Exercise text ▸
****
Phtographers and the Israeli Army

Against the Current No. 17, November/December 1988

FREELANCE PHOTO JOURNALIST Neal Cassidy, wounded by a plastic bullet fired by Israeli soldiers in Nablus October 18, 1988 was the first foreign journalist hit by live fire while covering the intifada. Cassidy was in the West Bank with Frontline reporter Phyllis Bennis.

The same day, five-year-old Ziya Jihad Fayez Haj-Mohammed died after six hours of emergency surgery at Al-lttihad hospital The boy, standing outside his own Nablus home, was shot by a soldier on an adjoining roof at less than twenty meters distance.

Bennis, who was able to obtain a photograph of the dying child in the operating room, says, “At least two bullets had caused massive injury to his liver, stomach, spleen and left lung. His death was ultimately caused by suffocation, when his perforated lung aspirated particles of food from the sandwich the child had been eating when shot.”

When a hospital surgeon described the Palestinian child’s condition to an Israeli army medic, the medic responded “thls is good — to prevent everything (in the uprising) from happening.”

Soldiers came to the room in the same hospital where Neal Cassidy, the wounded American photographer was being treated, demanding that he be transferred to an Israeli hospital. “I have had enough of your hospitality, and I refuse,” Cassidy replied.
****
Raw data ▸
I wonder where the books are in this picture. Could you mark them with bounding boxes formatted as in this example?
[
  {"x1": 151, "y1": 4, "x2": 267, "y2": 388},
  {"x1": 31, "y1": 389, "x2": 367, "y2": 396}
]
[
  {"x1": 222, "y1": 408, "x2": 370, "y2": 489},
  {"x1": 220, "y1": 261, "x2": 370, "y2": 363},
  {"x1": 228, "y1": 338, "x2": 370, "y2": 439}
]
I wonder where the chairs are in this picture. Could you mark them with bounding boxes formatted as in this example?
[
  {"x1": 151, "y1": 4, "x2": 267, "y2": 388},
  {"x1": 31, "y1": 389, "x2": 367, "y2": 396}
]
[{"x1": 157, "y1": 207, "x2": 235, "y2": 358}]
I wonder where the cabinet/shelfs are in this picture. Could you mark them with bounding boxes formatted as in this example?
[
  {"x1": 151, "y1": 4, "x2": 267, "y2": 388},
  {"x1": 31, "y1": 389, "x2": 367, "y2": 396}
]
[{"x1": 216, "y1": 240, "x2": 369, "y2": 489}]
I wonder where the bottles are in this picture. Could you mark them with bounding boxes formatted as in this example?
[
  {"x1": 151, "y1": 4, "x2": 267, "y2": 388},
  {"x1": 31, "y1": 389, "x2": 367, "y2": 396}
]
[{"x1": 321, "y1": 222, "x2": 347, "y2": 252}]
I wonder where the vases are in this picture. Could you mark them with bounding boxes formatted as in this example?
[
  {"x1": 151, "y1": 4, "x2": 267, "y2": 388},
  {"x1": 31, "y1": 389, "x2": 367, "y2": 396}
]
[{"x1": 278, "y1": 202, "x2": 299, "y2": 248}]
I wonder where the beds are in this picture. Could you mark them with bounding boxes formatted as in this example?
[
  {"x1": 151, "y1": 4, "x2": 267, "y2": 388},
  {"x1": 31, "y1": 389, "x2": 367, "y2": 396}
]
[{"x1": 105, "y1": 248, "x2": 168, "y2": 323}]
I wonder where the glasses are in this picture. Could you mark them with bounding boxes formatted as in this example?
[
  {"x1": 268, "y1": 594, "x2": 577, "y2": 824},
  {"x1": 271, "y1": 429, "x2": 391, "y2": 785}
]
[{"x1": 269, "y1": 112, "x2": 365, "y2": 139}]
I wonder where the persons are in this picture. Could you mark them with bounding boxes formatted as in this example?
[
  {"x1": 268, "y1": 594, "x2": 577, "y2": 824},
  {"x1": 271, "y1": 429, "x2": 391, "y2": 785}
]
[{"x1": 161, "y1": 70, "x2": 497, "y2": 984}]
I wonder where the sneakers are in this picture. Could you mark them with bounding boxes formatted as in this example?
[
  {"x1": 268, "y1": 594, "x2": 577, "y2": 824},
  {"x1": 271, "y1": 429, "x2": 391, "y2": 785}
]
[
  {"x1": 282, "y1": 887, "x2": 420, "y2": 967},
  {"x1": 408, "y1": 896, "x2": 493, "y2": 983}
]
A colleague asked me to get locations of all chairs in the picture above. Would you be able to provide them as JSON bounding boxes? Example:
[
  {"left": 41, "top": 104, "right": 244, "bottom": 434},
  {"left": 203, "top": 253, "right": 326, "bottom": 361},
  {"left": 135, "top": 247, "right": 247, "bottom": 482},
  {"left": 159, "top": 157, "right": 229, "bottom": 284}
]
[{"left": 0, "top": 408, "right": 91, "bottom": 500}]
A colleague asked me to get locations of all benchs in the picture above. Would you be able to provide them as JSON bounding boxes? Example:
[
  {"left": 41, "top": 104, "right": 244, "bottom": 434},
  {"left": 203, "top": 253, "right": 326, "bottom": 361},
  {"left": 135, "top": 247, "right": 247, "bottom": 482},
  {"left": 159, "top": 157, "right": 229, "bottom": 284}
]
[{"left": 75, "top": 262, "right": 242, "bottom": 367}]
****
What is expected ▸
Answer these from the article about photographers and the Israeli army:
(a) Which reporter was Neal Cassidy with in the West Bank?
(b) How long was the boy in emergency surgery before he died?
(c) Where did the soldiers want Cassidy moved?
You won't need the data for this.

Exercise output ▸
(a) Phyllis Bennis, a Frontline reporter.
(b) Six hours.
(c) To an Israeli hospital.